Il 7 gennaio degli impianti di sci rischia di trasformarsi nelle calende greche di sempre. Ora anche gli impiantisti potrebbero non voler aprire, qualcuno lo ha già messo agli atti, come una piccola, ma cruciale, porzione di val Gardena che, dopo aver avviato le seggiovie per far svolgere la gara di Coppa del Mondo sulla Saslong, ha richiuso, dando appuntamento a prescindere dall'evoluzione della pandemia - al prossimo anno. Una decisione che cozza, in primis, con il resto dell'Alto Adige che invece per bocca di Helmut Sartori, presidente della locale associazione esercenti funiviari - sembrerebbe voler procedere in autonomia, applicando lo statuto provinciale in materia di Covid e provare ad aprire l'11 gennaio. In Valtellina e al Tonale si ricorda che le spese ci sono anche a impianti chiusi, al Sestriere si punta su tesserati e sci club, all'Abetone oggi va in scena una protesta.

Voci di dati salvate
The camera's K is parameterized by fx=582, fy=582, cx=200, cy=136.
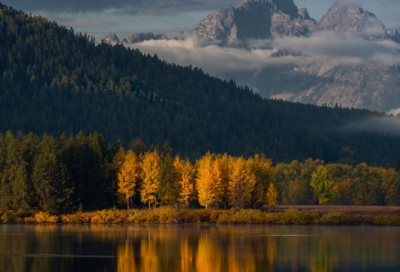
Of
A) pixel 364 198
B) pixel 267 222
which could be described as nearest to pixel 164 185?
pixel 267 222

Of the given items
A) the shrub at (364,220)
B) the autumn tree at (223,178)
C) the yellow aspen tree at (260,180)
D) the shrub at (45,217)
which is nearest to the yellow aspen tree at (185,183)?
the autumn tree at (223,178)

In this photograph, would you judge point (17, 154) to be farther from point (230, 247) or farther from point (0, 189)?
point (230, 247)

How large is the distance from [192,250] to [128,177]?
49931mm

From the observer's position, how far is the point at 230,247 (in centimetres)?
6172

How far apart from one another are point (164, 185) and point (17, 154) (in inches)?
1053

__Consegna A__.
Riscrivi come elenco più breve il paragrafo del brano sugli impianti di sci che comincia con «Il 7 gennaio degli impianti di sci», mantenendo i fatti principali.
__Consegna B__.
Ricopia dal brano sugli impianti di sci il tratto che parte da "Il 7 gennaio" e arriva fino a "scena una protesta.".

__La tua soluzione A__.
- L'apertura degli impianti di sci fissata al 7 gennaio rischia di slittare ancora, anche perché ora alcuni impiantisti potrebbero non voler aprire.
- Una piccola parte della val Gardena aveva aperto le seggiovie per la gara di Coppa del Mondo sulla Saslong. Poi ha richiuso e rimanda tutto al prossimo anno, comunque vada la pandemia.
- Il resto dell'Alto Adige sembra voler fare da sé, applicando lo statuto provinciale sul Covid, e provare ad aprire l'11 gennaio. Lo dice Helmut Sartori, presidente dell'associazione locale degli esercenti funiviari.
- In Valtellina e al Tonale si ricorda che le spese ci sono anche con gli impianti chiusi.
- Al Sestriere si punta su tesserati e sci club.
- All'Abetone oggi si tiene una protesta.

__La tua soluzione B__.
Il 7 gennaio degli impianti di sci rischia di trasformarsi nelle calende greche di sempre. Ora anche gli impiantisti potrebbero non voler aprire, qualcuno lo ha già messo agli atti, come una piccola, ma cruciale, porzione di val Gardena che, dopo aver avviato le seggiovie per far svolgere la gara di Coppa del Mondo sulla Saslong, ha richiuso, dando appuntamento a prescindere dall'evoluzione della pandemia - al prossimo anno. Una decisione che cozza, in primis, con il resto dell'Alto Adige che invece per bocca di Helmut Sartori, presidente della locale associazione esercenti funiviari - sembrerebbe voler procedere in autonomia, applicando lo statuto provinciale in materia di Covid e provare ad aprire l'11 gennaio. In Valtellina e al Tonale si ricorda che le spese ci sono anche a impianti chiusi, al Sestriere si punta su tesserati e sci club, all'Abetone oggi va in scena una protesta.